原発の場合、国策民営といっても電力の供給責任のように、キッチリとした約束や条件が法律で決まっているわけではない。原発は準国産エネルギーとの位置づけにより、エネルギー基本計画で、全国レベルの目標数字を掲げているが、個々の電力会社に発電量の何割を原発で発電するとか、電源構成をどのようにするといったことは国から指示していない。原発の国策民営は、国と電力会社双方が、電源に占める原発比率を高めていくことを暗黙の了解で行っていたに過ぎない。

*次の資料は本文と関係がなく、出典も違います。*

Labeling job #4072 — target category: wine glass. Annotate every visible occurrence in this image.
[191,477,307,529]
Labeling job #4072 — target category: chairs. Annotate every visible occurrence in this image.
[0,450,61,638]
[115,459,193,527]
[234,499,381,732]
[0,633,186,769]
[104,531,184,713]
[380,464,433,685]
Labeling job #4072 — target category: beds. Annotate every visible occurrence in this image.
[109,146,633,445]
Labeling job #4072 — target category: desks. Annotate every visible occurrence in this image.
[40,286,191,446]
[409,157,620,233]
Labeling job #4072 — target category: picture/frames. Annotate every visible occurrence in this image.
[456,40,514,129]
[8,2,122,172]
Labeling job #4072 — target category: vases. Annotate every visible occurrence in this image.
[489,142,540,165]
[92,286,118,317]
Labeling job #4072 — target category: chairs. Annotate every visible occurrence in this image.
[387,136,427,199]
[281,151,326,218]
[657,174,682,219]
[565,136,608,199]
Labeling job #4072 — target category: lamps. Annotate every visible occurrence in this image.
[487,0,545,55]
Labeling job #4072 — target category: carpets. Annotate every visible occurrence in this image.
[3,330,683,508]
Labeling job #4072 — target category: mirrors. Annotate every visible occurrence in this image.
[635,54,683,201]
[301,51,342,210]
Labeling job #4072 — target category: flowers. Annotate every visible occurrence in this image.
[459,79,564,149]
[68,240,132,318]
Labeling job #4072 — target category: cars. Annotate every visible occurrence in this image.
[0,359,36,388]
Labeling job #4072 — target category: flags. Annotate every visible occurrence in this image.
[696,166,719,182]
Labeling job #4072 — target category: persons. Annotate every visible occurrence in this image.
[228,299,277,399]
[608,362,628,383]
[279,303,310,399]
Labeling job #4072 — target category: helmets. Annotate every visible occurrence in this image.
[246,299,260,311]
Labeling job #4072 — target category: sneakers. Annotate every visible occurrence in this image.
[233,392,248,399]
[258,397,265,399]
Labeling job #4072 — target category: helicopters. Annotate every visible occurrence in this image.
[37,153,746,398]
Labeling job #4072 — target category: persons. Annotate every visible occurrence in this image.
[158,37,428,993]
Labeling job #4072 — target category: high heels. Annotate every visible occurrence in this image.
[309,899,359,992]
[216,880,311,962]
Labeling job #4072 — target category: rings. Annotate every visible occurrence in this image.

次に示す事柄で国が何らかの達成条件を付したものは少なく、法律に基づかず行政指導で行われたものも多い。

(国策という理由で、国が行ったこと)
(1)原発を所有したり運転したりする事業者を電力会社に事実上限定した。
(2)毎年、原子力研究などに多額の予算をつけ、原研の研究炉、動燃の新型転換炉や高速増殖炉の建設や運転をした。
(3)電源三法の税収を原子力の研究費と立地地域への交付金として配分した。
(4)原発メーカーを日立、東芝、三菱、富士の4グループに事実上限定し、過当競争を防いだ。
(5)電力会社の原子力損害賠償の支払いの上限を決め、それ以上は国負担とした。
(6)原発建設のため政府系金融機関の長期低金利の資金を貸付けた。
(7)国立大学に原子力工学科などを設け、研究と人材育成を行った。
(8)国として原子力推進のための広報活動を展開した。
(9)アメリカと交渉し、核保有国以外で唯一使用済燃料の再処理を認めさせた。
(10)原発メーカーの輸出先国と条約締結をするなど環境整備をした。
(11)高級官僚の国際機関派遣や電力会社役員への天下りをした。
(12)高レベル放射性廃棄物の処分場を探すための認可法人を作った。
(13)規制当局を経済産業省内に置き、身内に規制を行わせた。

(電力会社や原子炉メーカーの行ったこと)
(1) 電力会社が炉型を決め、原発メーカーは対電力で独占的取引を行った。
(2) 電力各社の供給エリア内に立地を確保し建設を進めた。(東電、日本原電は別)社内に原子力部門を作り、体制を拡大した。
(3) 各社が競って原発比率を高め、メーカーとともに原発の国産化、大型化を図ったが、稼働率は目標に届かなかった。
(4) 多くの子会社、業界団体、関係団体を作り、勢力範囲を拡大するとともに、社員の退職後の受け皿とした。
(5) 寄付金や人的支援によって、立地地域の経済活動、社会活動などに深く関与した。子会社やその下請け企業を通じて地元に安定した雇用を提供した。
(6) 各社は使用済燃料の海外処理を行いつつ、日本原燃による三点セット(濃縮、再処理、廃棄物貯蔵)を建設した。
(7) 廃炉のための費用の積立をし、一部で廃炉を開始した。
(8) 国の研究機関が行う高速増殖炉の建設と運転に人的支援を行った。
(9) 電事連を中心に電力総連とともに政治活動を行って所管官庁に対抗し、巨額の広告費でメディアにも力を及ぼした。